Em 1987, o parque foi inscrito na lista do Património Mundial da UNESCO, reconhecendo o seu valor natural excecional, tanto pela biodiversidade como pela singularidade geológica e paisagística. A montanha constitui também um dos Sete Cumes — o conjunto dos pontos mais altos dos sete continentes — sendo um destino de referência para montanhistas de todo o mundo.

Ascensão ao cume

O Kilimanjaro é uma das montanhas mais acessíveis para não especialistas entre os Sete Cumes, pois não requer técnicas de escalada em gelo ou rocha. Existem seis rotas oficiais de ascensão, sendo a rota Marangu (a chamada «rota Coca-Cola») a mais percorrida e a única com abrigos com beliches. As rotas Machame, Lemosho e Rongai são também populares e oferecem diferentes perspectivas do maciço.

A taxa de sucesso de chegada ao Pico Uhuru varia entre 45% e 65%, dependendo da rota e do número de dias de aclimatação. O mal de altitude (também designado mal de montanha) é o principal factor de abandono. A época mais favorável para a ascensão situa-se entre Janeiro e Março e entre Junho e Outubro, períodos de menor precipitação na região.

Perguntas frequentes

O Kilimanjaro é um vulcão activo?

O Kilimanjaro é classificado como um vulcão dormente, não extinto. O seu cone central, Kibo, apresenta fumarolas activas na Cratera Reusch e baixa sismicidade associada ao rifte, mas não regista erupções históricas documentadas.
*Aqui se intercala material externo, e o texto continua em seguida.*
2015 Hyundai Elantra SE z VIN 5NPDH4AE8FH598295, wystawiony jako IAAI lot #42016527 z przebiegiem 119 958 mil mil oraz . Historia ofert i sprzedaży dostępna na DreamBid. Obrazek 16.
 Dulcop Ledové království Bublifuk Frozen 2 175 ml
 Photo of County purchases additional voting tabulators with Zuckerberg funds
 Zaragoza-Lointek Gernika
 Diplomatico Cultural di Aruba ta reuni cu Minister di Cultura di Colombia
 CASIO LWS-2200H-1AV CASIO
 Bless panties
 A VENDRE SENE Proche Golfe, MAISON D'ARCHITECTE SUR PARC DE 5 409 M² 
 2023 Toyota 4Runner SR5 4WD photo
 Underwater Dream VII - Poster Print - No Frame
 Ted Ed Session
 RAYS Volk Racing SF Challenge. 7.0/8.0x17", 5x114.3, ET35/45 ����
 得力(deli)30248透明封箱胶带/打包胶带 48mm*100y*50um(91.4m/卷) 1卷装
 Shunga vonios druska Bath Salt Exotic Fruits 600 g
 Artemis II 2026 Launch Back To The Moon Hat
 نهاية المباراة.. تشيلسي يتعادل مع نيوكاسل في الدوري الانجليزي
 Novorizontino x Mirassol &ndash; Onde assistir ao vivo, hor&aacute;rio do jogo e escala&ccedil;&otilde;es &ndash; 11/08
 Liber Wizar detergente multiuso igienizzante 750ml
Qual é a altitude exacta do Kilimanjaro?

O ponto mais alto do Kilimanjaro é o Pico Uhuru, situado no cone Kibo, a 5 895 metros acima do nível do mar. É o ponto mais elevado de África e o ponto culminante do maciço vulcânico do Kilimanjaro.

Em que país fica o Kilimanjaro?

O Kilimanjaro situa-se inteiramente em território tanzaniano, no nordeste do país, perto da cidade de Moshi e junto à fronteira com o Quénia.

Os glaciares do Kilimanjaro vão desaparecer?

Segundo relatórios científicos e das Nações Unidas, os glaciares do Kilimanjaro reduziram-se em cerca de 91% desde 1912 e poderão desaparecer por completo antes de 2050, devido à diminuição das precipitações, ao aumento da radiação solar e às alterações climáticas globais.

É necessário ser montanhista experiente para subir o Kilimanjaro?

Não. O Kilimanjaro não requer técnicas de escalada em rocha ou gelo. Contudo, a altitude constitui um desafio significativo: a taxa de sucesso na chegada ao cume varia entre 45% e 65%, dependendo da rota e da aclimatação. É recomendada boa condição física e escolha de rotas com mais dias de subida.